Bild: Sahra Wagenknecht wartet auf Alice Weidel im Welt-TV Studio
taz: Herr Küppersbusch, was war schlecht vergangene Woche?
Friedrich Küppersbusch: Gute Besserung, [1][Kevin Kühnert].
Und was wird besser in dieser?
Küppersbusch: Gute Besserung, Kevin Kühnert.
taz: Der Bundestag verabschiedete ein Gesetz für Kitas, um die Betreuung zu
verbessern. Der Osten Deutschlands ist unterdessen vorbildhaft: Dort gibt
es so wenig Kinder, dass ein Personalüberangebot entstehen könnte. Wäre das
nicht auch ein Modell für den Westen Deutschlands?
Küppersbusch: „Seid Ihr alle da?“ – Nee, rüber in den Westen.
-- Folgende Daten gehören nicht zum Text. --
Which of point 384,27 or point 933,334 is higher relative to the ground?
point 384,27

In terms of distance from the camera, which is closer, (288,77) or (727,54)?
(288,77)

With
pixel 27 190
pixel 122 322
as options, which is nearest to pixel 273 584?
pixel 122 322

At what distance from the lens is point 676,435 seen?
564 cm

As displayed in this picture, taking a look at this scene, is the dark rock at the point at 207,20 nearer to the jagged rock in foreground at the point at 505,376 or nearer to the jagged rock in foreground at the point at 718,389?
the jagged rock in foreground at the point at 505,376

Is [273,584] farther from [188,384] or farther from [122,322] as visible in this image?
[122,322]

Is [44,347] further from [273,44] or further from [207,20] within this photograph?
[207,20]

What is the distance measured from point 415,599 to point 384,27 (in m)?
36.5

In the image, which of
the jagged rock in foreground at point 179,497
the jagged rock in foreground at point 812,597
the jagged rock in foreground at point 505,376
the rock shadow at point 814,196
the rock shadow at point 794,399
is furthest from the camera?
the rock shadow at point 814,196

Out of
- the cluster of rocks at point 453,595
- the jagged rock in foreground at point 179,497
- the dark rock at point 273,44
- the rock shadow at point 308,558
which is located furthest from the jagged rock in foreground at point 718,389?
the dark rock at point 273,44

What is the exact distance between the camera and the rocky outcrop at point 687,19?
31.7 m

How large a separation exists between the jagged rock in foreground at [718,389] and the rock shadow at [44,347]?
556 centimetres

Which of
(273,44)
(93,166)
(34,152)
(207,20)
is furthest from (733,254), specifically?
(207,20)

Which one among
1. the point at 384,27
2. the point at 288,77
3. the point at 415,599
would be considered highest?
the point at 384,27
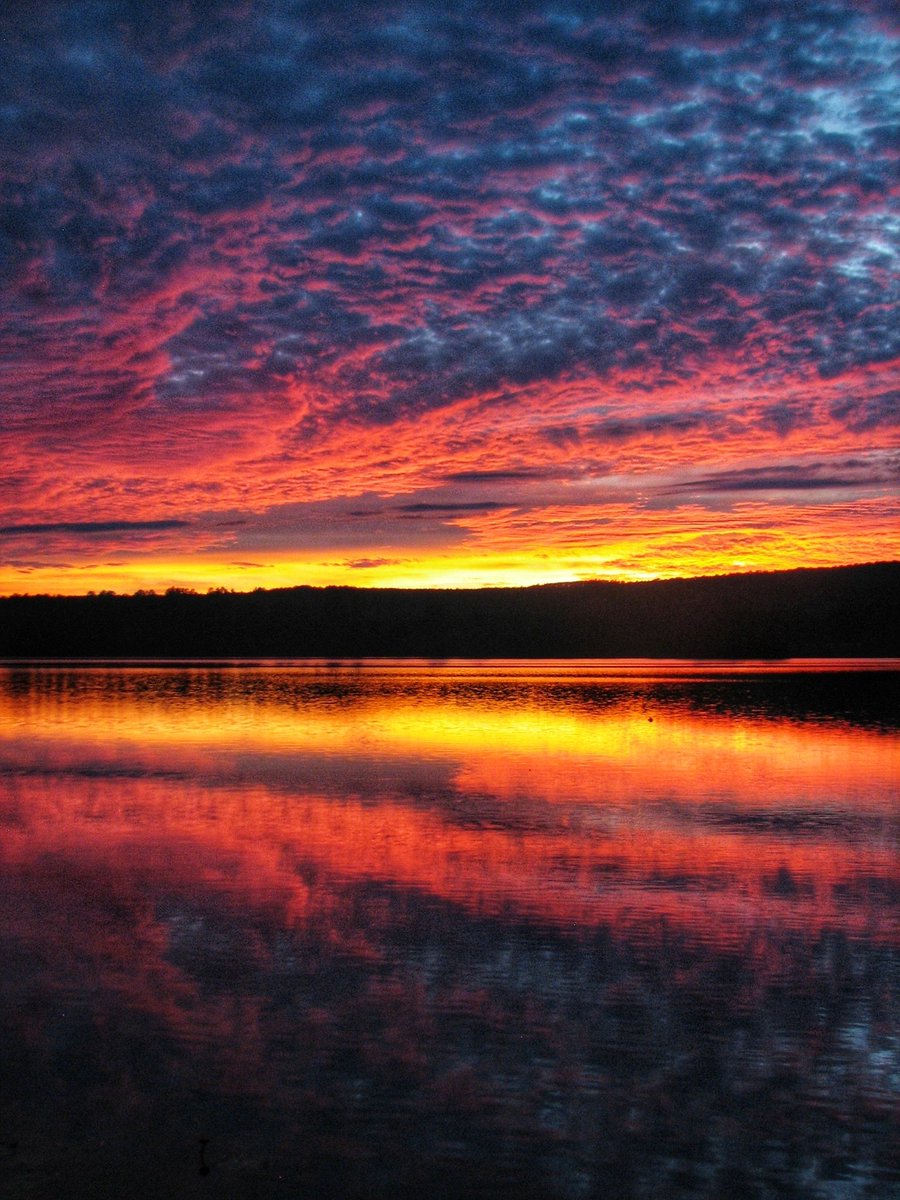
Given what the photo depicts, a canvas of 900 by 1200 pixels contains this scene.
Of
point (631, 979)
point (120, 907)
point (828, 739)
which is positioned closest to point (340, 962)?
point (631, 979)

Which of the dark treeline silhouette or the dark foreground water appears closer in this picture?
the dark foreground water

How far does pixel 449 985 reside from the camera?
8453mm

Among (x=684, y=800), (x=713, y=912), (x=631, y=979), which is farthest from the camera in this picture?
(x=684, y=800)

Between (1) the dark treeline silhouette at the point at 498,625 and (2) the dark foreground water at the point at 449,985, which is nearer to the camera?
(2) the dark foreground water at the point at 449,985

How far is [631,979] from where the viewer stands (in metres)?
8.55

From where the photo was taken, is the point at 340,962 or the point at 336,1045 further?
the point at 340,962

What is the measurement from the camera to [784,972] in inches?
344

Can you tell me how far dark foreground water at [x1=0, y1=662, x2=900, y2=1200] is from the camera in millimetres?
5879

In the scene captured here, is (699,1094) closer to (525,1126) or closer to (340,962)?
(525,1126)

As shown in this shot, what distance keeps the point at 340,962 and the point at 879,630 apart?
4027 inches

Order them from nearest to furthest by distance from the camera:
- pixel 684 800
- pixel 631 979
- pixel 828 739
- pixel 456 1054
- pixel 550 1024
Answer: pixel 456 1054 → pixel 550 1024 → pixel 631 979 → pixel 684 800 → pixel 828 739

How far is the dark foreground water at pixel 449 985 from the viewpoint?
19.3ft

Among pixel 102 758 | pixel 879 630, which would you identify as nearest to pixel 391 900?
pixel 102 758

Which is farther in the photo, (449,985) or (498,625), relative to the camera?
(498,625)
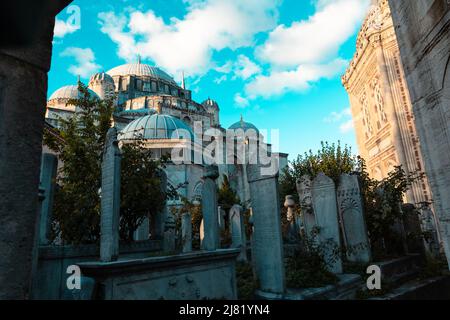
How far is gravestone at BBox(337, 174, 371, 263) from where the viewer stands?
703 centimetres

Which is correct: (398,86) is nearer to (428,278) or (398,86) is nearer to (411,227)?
(411,227)

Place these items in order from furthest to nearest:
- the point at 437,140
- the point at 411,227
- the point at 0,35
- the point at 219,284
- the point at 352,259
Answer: the point at 411,227, the point at 352,259, the point at 219,284, the point at 437,140, the point at 0,35

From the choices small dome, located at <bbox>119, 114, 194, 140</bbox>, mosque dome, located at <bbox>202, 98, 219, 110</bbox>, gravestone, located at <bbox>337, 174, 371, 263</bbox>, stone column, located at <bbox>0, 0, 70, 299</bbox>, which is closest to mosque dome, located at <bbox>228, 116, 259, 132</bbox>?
mosque dome, located at <bbox>202, 98, 219, 110</bbox>

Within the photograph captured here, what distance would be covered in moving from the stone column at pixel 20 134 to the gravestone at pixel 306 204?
7116 millimetres

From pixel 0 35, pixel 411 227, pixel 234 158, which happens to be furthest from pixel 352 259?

Die
Entvölkerung Ost könnte genutzt werden, einen besseren Personalschlüssel in
den [2][Kitas] dort zu erzielen. Darauf zielt das Gesetz auch, indem es die
Länder hemmt, die Kohle einfach den Eltern zu geben – durch günstigere
Kita-Gebühren. Im Westen nichts Neues: Zu wenig Kitas, viel zu wenig
Personal, Fachkräftemangel. Immerhin – endlich könnte man mal wieder sagen:
„Wenn´s Dir hier nicht passt, geh doch nach drüben.“
taz: Zur geplanten Reform der Öffentlich-Rechtlichen konnte jedermann seine
Stellungnahme einreichen. Was stand in Ihrer?
Küppersbusch: Macht mal hinne! Mit „Goebbels und Hugenberg“ kriegt man kaum
noch wen überzeugt, dass es [3][ÖRR] geben muss. Musk und Zuckerberg
dagegen finden viele toll, da bildet sich kein breites gesellschaftliches
Bündnis, das gesellschaftlich kontrollierte Medien fordert. Die ARD ist
diese Woche einem wenig beachteten Bündnis aus ZDF, belgischen,
kanadischen, australischen und Schweizer Sendern beigetreten, die Werkzeuge
für „freie und faire Kommunikation im Netz“ entwickeln. Bisher sind da eher
sehr spezielle Softwareprodukte bei herumgekommen. Wenn´s mehr wäre, würden
die Markt-Taliban auch schon rumposaunen: Jetzt vergeuden die auch noch
Kohle für „facebook auf evangelisch“. Und genau das, gesellschaftlich
kontrollierte „soziale Medien“, stünde in meiner Stellungnahme.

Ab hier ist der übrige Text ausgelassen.